For Apex, why do you think the large clients are pausing their spending? Do you see this as a function of their IT budgets or something else? And I’m wondering how do you know that this is just a pause and not some sort of a mixed shift between types of staff augmentation versus off-shoring versus other uses of IT? And then last, following up on that, do you see the 10% growth rate for the third quarter as the new growth rate, or would you expect that growth to ramp back up as the projects kick in?.
Yes. So I’ll go first and then turn it over to Rand. But Sara, we really do believe this is just a natural ebb and flow, and specific circumstances that can occur within a customer. Some had been aggressive and they are taking a pause before they start another major project.
I do not see this is a step back in the adoption of staff augmentation versus off-shoring, or consulting. I do think enterprise spend in IT has been somewhat muted over the last quarter and a half, two quarters, versus previous spend. And I don’t think this is the new normal.
I just think, I just believe it’s an ebb and flow, I do not believe we’ve lost any market share as demonstrated by our above market growth rates. And I do not believe our growth rates are reflective of an inability to find resources, as I think a couple of other firms have mentioned.
I really think it has to do with enterprise spend, some lumpiness in healthcare IT.
Rand, would you articulate it further?.
I think everything you said, Peter was right on, the – Sara, if you look at our growth for Apex in Qs 2, 3 and 4 of last year and even the first quarter of this year, it was substantive and very high-level growth, which are projects that were projected year – nine months to year ago.
It’s natural those projects will rotate and evolve and curtail at some point, and then new projects will get started. So I do believe as Peter said, it’s an ebb and flow, and you just look at the history.
In terms of shifting spend between staffing and outsourcing, and perm placement or organic staff, I think we can look at the pipeline of our business and get a sense that that’s not a shift, that’s occurring. as Peter said, just the ebb and flow of our business and we don’t see that to be the new number, a normal number.
It’s just a number at this point..
Okay, great. And then separately, you mentioned ERP work was experiencing soft growth.
I’m guessing that that is at least in part due to shift more towards cloud based implementation? So, first, do you agree with that? And then, second, how big is ERP for you? And do you need to think about shifting those resources into other areas for longer-term growth?.
:::::
Instructions to follow: Reproduce the part of the earnings call excerpt that opens with the words containing "In terms of" and closes with "for longer-term growth?.", renaming "ERP" to "enterprise resource planning" wherever it appears.

(Stored data entries)
:::::
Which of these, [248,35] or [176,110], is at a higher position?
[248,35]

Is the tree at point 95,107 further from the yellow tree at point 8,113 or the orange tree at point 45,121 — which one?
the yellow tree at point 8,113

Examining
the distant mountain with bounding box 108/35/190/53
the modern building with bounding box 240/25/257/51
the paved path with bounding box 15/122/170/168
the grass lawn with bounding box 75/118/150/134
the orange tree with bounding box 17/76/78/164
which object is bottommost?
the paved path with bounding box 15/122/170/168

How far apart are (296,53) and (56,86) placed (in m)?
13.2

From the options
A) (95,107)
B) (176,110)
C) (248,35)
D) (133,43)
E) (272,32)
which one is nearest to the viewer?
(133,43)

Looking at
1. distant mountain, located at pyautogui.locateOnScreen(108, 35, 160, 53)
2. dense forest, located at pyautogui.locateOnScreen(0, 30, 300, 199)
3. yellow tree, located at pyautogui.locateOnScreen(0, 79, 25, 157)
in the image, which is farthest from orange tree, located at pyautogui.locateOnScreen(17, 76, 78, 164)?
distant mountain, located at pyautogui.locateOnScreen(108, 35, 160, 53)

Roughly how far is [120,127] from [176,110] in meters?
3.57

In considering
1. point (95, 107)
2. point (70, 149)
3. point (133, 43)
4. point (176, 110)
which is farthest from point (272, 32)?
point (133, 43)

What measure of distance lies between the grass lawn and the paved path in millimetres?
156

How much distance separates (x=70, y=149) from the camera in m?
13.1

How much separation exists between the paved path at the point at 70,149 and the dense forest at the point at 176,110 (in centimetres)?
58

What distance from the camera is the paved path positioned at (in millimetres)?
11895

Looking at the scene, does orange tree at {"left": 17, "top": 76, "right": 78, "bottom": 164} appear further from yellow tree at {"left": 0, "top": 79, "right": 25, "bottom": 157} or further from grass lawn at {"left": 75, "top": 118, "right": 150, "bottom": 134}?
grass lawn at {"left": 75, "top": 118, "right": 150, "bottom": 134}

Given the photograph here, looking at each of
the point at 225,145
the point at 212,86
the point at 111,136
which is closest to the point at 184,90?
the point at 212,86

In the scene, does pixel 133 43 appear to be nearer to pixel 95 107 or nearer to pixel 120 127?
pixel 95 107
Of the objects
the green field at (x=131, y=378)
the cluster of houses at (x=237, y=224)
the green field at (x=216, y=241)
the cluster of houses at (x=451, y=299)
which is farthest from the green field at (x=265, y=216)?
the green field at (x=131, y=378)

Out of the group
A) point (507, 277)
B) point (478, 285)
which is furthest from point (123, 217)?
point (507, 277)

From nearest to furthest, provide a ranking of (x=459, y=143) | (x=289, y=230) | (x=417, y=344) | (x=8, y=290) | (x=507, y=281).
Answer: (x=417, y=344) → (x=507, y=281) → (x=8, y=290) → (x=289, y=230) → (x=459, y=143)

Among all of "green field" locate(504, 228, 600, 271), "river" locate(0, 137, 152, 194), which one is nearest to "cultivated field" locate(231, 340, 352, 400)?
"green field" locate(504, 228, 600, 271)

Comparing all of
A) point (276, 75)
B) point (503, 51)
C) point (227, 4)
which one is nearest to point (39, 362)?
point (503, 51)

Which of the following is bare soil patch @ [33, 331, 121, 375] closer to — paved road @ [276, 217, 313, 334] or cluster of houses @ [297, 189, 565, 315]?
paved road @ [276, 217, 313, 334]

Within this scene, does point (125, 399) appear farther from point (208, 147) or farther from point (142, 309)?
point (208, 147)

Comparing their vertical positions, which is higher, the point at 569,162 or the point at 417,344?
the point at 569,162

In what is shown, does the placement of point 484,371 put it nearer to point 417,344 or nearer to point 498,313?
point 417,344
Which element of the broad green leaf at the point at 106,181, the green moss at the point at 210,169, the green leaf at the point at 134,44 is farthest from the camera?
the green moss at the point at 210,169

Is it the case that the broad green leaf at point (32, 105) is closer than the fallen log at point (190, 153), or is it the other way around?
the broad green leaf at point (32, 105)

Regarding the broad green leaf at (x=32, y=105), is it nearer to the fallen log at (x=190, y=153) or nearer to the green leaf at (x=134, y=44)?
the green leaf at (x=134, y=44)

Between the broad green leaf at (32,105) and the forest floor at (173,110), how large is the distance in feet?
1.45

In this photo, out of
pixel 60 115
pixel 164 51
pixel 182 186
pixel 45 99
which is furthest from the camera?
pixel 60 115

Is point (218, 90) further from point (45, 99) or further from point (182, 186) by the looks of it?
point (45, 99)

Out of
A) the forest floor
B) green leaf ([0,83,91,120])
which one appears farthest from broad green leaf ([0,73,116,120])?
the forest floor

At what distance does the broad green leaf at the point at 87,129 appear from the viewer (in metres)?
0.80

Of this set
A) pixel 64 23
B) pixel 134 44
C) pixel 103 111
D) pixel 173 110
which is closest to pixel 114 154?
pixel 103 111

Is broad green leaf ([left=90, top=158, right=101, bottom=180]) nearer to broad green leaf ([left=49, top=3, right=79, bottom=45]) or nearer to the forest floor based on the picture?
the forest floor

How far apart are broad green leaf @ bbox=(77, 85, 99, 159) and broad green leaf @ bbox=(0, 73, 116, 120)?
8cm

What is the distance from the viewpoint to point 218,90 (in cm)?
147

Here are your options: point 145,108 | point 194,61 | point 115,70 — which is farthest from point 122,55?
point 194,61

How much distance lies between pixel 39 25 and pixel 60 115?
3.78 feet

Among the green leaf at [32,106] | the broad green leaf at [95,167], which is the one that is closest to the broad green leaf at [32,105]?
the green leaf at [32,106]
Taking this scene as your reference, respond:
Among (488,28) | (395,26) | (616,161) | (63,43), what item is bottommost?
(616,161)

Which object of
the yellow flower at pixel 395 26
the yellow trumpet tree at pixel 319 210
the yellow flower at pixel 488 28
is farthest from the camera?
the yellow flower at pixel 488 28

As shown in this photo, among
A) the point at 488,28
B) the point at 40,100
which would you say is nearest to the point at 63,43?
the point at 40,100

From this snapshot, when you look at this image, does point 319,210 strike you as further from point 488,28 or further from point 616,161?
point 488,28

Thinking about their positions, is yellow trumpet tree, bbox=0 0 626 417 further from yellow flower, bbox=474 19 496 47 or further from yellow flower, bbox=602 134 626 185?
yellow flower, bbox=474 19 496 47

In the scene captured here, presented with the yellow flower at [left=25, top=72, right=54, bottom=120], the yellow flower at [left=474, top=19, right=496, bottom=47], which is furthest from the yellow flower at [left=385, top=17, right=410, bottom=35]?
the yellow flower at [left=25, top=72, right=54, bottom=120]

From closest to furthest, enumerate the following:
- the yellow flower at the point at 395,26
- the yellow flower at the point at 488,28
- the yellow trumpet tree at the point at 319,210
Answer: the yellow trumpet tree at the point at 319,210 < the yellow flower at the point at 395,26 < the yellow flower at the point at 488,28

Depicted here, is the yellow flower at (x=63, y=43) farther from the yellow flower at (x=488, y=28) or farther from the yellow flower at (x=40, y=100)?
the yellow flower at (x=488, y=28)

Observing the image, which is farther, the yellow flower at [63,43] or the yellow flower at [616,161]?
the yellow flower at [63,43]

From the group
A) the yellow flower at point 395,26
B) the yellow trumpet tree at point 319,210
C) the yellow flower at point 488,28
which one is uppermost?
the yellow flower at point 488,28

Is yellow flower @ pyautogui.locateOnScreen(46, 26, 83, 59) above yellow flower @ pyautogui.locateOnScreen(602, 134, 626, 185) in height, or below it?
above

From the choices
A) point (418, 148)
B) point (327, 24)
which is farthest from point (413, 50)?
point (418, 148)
:::::
Exercise output:
In terms of shifting spend between staffing and outsourcing, and perm placement or organic staff, I think we can look at the pipeline of our business and get a sense that that’s not a shift, that’s occurring. as Peter said, just the ebb and flow of our business and we don’t see that to be the new number, a normal number.
It’s just a number at this point..
Okay, great. And then separately, you mentioned enterprise resource planning work was experiencing soft growth.
I’m guessing that that is at least in part due to shift more towards cloud based implementation? So, first, do you agree with that? And then, second, how big is enterprise resource planning for you? And do you need to think about shifting those resources into other areas for longer-term growth?.